DATA SUPPLIED:
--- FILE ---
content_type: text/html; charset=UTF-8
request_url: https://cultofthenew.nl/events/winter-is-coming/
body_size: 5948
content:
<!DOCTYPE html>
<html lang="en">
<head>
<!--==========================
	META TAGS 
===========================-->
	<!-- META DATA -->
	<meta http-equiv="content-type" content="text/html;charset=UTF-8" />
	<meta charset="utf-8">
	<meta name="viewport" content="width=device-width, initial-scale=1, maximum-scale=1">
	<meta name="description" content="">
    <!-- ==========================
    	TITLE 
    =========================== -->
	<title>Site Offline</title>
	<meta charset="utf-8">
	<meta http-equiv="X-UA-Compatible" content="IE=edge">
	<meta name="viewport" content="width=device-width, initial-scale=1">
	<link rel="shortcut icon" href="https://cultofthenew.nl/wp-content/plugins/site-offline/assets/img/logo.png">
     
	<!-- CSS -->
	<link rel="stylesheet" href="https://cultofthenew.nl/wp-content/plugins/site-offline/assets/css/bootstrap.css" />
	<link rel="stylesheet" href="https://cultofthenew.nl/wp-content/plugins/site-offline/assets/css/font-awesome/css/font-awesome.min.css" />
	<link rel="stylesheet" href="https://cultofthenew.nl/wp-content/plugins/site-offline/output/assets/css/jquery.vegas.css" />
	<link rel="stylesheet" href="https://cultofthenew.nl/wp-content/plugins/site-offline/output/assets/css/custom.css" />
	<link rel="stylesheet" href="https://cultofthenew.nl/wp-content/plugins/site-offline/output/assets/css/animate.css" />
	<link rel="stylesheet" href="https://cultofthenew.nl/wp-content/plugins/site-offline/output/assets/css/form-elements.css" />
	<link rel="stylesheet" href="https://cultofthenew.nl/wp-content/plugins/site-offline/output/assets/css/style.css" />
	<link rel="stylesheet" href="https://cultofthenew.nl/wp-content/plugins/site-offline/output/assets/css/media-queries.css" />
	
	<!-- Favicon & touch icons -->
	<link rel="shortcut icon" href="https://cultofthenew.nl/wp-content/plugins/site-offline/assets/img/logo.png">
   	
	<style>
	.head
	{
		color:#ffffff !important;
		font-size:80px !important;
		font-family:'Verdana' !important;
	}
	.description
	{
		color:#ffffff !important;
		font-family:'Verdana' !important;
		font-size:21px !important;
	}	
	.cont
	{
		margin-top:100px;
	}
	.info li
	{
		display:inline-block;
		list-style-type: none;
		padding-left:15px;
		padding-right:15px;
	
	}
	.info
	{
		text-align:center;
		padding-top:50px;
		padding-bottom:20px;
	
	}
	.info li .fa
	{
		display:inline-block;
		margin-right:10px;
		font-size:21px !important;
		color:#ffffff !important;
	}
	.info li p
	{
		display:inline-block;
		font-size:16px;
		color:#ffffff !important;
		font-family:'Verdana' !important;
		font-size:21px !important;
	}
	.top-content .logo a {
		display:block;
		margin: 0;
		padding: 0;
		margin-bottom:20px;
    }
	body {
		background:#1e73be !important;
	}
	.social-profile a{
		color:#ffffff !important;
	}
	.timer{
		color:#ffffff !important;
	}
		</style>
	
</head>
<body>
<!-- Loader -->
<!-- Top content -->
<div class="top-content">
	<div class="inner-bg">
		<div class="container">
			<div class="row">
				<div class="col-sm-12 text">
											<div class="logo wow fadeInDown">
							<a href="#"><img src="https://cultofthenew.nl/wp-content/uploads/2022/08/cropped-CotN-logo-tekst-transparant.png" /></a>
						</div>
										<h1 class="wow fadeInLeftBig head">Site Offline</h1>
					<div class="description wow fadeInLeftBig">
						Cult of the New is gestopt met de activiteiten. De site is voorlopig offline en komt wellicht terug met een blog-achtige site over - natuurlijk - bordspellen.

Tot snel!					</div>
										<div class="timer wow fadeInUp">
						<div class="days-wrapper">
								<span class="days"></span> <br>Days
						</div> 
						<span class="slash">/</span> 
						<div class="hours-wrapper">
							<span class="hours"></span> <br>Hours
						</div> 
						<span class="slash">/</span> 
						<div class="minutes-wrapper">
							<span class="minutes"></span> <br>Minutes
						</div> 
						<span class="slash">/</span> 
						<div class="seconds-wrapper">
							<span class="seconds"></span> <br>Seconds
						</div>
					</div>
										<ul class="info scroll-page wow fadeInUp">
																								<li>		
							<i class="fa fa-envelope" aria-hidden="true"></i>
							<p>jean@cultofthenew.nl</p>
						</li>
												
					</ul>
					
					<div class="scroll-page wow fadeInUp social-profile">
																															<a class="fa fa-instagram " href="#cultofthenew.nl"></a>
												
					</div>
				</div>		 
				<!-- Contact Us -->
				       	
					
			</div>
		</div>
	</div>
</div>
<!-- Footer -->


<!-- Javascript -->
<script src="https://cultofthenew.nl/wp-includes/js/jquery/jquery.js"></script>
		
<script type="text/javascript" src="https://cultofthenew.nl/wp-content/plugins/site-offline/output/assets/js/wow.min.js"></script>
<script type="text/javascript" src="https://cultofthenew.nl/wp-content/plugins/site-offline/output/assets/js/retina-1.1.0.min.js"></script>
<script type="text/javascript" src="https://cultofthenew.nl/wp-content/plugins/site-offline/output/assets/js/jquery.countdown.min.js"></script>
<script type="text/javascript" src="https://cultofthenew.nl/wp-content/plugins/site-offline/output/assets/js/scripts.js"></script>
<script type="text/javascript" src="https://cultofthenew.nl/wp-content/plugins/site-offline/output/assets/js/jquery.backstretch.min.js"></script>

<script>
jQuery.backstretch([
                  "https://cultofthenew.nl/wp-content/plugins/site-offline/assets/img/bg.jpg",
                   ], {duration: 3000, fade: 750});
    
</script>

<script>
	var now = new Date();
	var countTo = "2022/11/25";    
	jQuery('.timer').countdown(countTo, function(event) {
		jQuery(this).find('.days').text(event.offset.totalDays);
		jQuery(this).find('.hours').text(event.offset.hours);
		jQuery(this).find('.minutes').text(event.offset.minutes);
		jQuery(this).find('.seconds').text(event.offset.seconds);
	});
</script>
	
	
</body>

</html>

DIRECTIONS FOR THIS TASK: In the records, locate each line holding the string "equiv" and copy it.

RESULT BELOW:
	<meta http-equiv="content-type" content="text/html;charset=UTF-8" />
	<meta http-equiv="X-UA-Compatible" content="IE=edge">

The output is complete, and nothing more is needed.